Regardless of which weapon you fence or what level of competition you compete at, there is one element of fencing that simply cannot be ignored: footwork. Footwork lays for the foundation for how you control distance, set up actions, and literally remain one step ahead of your opponent. If there was one thing I would tell an aspiring fencer to focus on, it would be footwork.
Unfortunately, the importance of this skill seems to fall by the wayside as soon as young fencers become preoccupied with blade work and hitting. This becomes a long-term problem for developing fencers if they let their focus on footwork slip, and can cause multiple bad habits like bringing feet close together and becoming easily off balance.
While a portion of practice time is often dedicated to mastering footwork, the fencers who make time outside of practice to concentrate on their footwork will more likely see accelerated improvement in their fencing performance. Working independently can be daunting for younger fencers who lack experience. For advice on what specifically to focus, speak to your personal coach. In addition, here are some key elements to help you focus along the way.
Form: Your en garde position is the first component to check. Ensure that you are balanced, feet spaced appropriately apart, and include hand position in your scrutiny of your form.

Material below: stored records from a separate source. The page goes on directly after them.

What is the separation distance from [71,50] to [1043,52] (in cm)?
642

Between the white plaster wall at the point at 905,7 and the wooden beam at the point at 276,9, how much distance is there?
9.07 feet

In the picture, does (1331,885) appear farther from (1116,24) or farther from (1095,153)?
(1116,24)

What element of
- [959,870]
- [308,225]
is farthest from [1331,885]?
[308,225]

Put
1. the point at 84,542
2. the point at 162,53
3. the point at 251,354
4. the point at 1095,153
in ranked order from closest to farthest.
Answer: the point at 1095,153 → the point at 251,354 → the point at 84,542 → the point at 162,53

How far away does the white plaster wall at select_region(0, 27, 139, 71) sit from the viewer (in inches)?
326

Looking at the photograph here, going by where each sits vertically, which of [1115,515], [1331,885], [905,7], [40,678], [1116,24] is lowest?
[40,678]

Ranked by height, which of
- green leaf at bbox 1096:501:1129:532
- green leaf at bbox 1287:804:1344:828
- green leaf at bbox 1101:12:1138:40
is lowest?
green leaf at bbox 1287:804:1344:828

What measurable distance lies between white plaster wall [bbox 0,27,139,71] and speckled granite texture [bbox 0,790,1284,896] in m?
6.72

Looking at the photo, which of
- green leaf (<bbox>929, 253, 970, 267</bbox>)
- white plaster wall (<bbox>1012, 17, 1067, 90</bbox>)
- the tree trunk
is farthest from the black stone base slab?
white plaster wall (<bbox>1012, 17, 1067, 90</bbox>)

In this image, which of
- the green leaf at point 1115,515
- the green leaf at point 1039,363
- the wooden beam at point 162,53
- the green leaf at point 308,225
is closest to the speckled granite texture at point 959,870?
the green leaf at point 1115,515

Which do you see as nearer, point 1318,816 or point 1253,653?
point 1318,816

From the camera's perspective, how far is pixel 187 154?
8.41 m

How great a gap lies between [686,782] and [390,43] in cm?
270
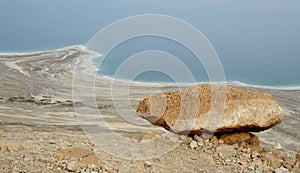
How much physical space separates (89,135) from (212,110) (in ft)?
11.3

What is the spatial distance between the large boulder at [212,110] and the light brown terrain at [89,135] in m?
0.42

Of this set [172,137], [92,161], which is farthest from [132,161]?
[172,137]

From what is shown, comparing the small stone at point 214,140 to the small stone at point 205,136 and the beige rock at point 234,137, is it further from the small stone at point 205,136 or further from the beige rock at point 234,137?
the beige rock at point 234,137

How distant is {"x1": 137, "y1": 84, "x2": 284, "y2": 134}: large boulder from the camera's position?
10391mm

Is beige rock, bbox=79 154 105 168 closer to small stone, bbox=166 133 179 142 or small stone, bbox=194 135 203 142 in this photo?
small stone, bbox=166 133 179 142

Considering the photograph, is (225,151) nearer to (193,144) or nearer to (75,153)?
(193,144)

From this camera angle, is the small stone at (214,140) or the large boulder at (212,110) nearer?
the large boulder at (212,110)

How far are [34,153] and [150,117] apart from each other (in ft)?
12.0

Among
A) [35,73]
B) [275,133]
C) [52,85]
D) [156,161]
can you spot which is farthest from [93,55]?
[156,161]

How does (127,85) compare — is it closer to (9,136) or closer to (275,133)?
(275,133)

If I had a penny for every time I say “bend your knees” I’m sure I’d have more than couple dollars by now. Bent knees are crucial to maintain balance and changing direction. How low a fencer needs to bend his or her knees varies depending on their body type and style, but you want to ensure that you are supplying yourself with the ability to produce power from the legs as needed. You should always feel your leg muscles engaged in your en garde stance.
Intensity: Whether you are working on your footwork on your own, within a drill, or bouting, it’s important that you perform your steps with the intensity you would want to use in competition. This includes putting precise attention on your use of step size and tempo change. What you practice is what your memory stores are going to repeat when in a tournament. If your feet are sluggish in practice, you’ll be sluggish in competition. If you practice with intensity, you’ll be able to bring that intensity into a competition with ease. Take note: intensity doesn’t just mean power and speed, but also refers to the sharpness and accuracy of your steps.
Realism: Help yourself stay focused during footwork by thinking of how you would use your steps to set up an action. Imagine what is happening when performing your double advance lunge, and add hand movements (such a parry with retreat, or feint disengage on attack) to coincide with the steps you’re taking. This will help you connect your footwork exercises with your strategy on-strip. In addition, performing imagery while practicing your footwork will also help you become more familiar with the timing needed.
With persistent training, you can eventually develop a feel to your footwork that requires less thinking and becomes more instinctual. Make mastery of your footwork a priority in your training and it will improve your overall fencing performance.